◆ Problem details: Reproduce the Massachusetts zoning law advisory word for word from "Simple Majority Vote" to "certain special permits.".

◆ Passage to read:
###

On January 14, 2021, Governor Charlie Baker signed into law An Act Enabling Partnerships for Growth (the “Act”). The Act is a comprehensive economic relief and stimulus bill that will affect a multitude of industries across the Commonwealth. Included within the Act are Governor Baker’s long-awaited Housing Choice legislation and other provisions intended to spur housing development and economic growth. This advisory summarizes key changes to Massachusetts zoning law.
Simple Majority Vote for Certain Zoning Amendments and Special Permits
Prior to the Act, all special permits and changes to zoning by-laws or ordinances required a 2/3 vote to be approved. This voting threshold has proved to be problematic for project proponents and advocates of particular zoning changes, as a special permit or zoning amendment could have the support of a majority of the members of the applicable local governing body but ultimately fail to obtain the 2/3 vote required for approval. The Act changes that required vote from 2/3 to a simple majority for certain zoning amendments and certain special permits.

###

◆ Dataset excerpt:
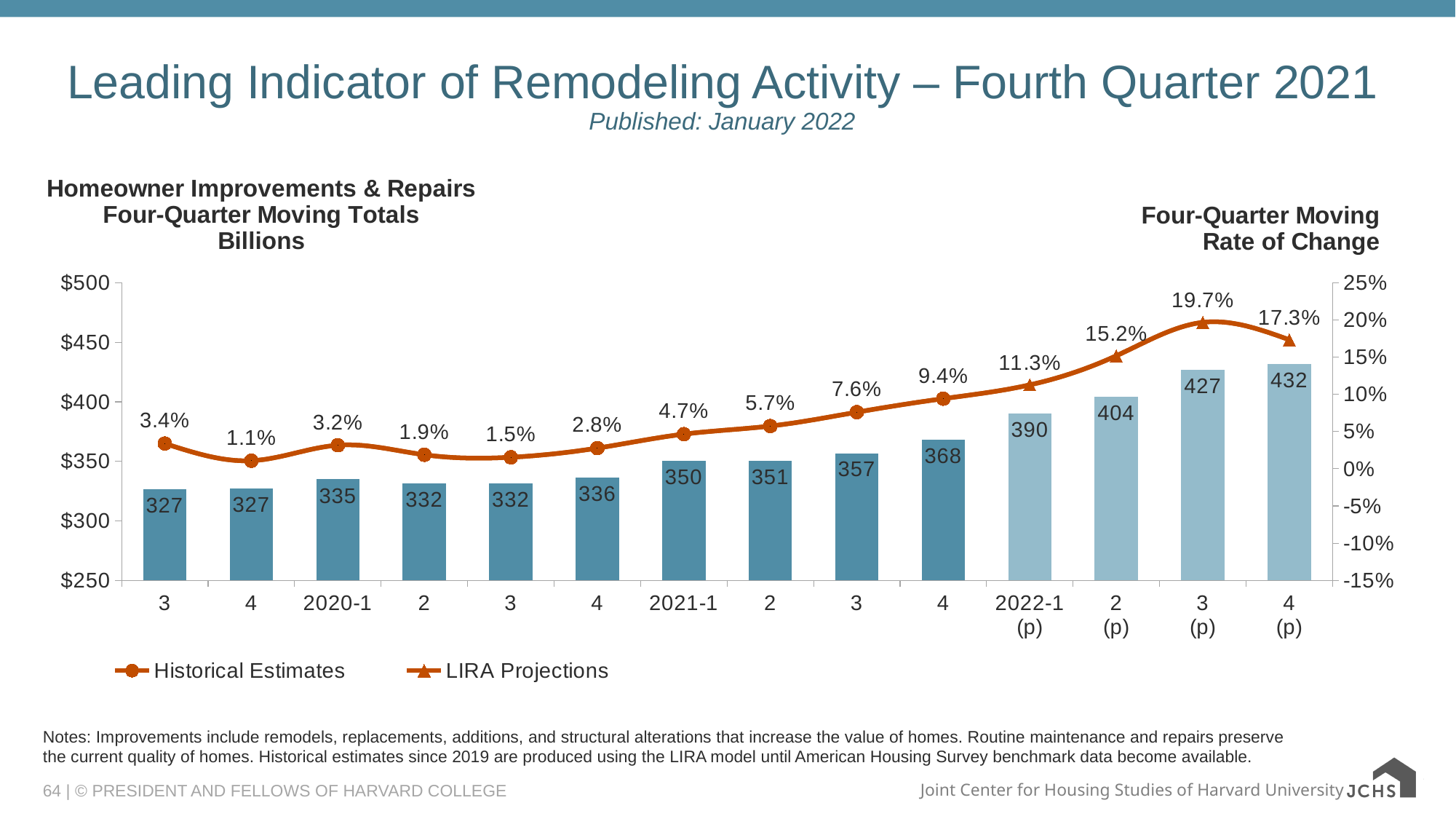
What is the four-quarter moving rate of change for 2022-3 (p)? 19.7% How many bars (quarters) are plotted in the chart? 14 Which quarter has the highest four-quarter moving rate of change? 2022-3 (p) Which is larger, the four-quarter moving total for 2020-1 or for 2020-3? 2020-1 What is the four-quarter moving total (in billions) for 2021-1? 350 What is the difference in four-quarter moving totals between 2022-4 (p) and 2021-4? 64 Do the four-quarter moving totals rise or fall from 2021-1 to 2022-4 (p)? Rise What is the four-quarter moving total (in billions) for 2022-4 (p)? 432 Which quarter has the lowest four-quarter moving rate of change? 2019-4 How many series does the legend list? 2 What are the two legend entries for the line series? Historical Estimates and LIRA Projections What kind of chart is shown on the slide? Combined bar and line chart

###

◆ Exercise answer:
Simple Majority Vote for Certain Zoning Amendments and Special Permits
Prior to the Act, all special permits and changes to zoning by-laws or ordinances required a 2/3 vote to be approved. This voting threshold has proved to be problematic for project proponents and advocates of particular zoning changes, as a special permit or zoning amendment could have the support of a majority of the members of the applicable local governing body but ultimately fail to obtain the 2/3 vote required for approval. The Act changes that required vote from 2/3 to a simple majority for certain zoning amendments and certain special permits.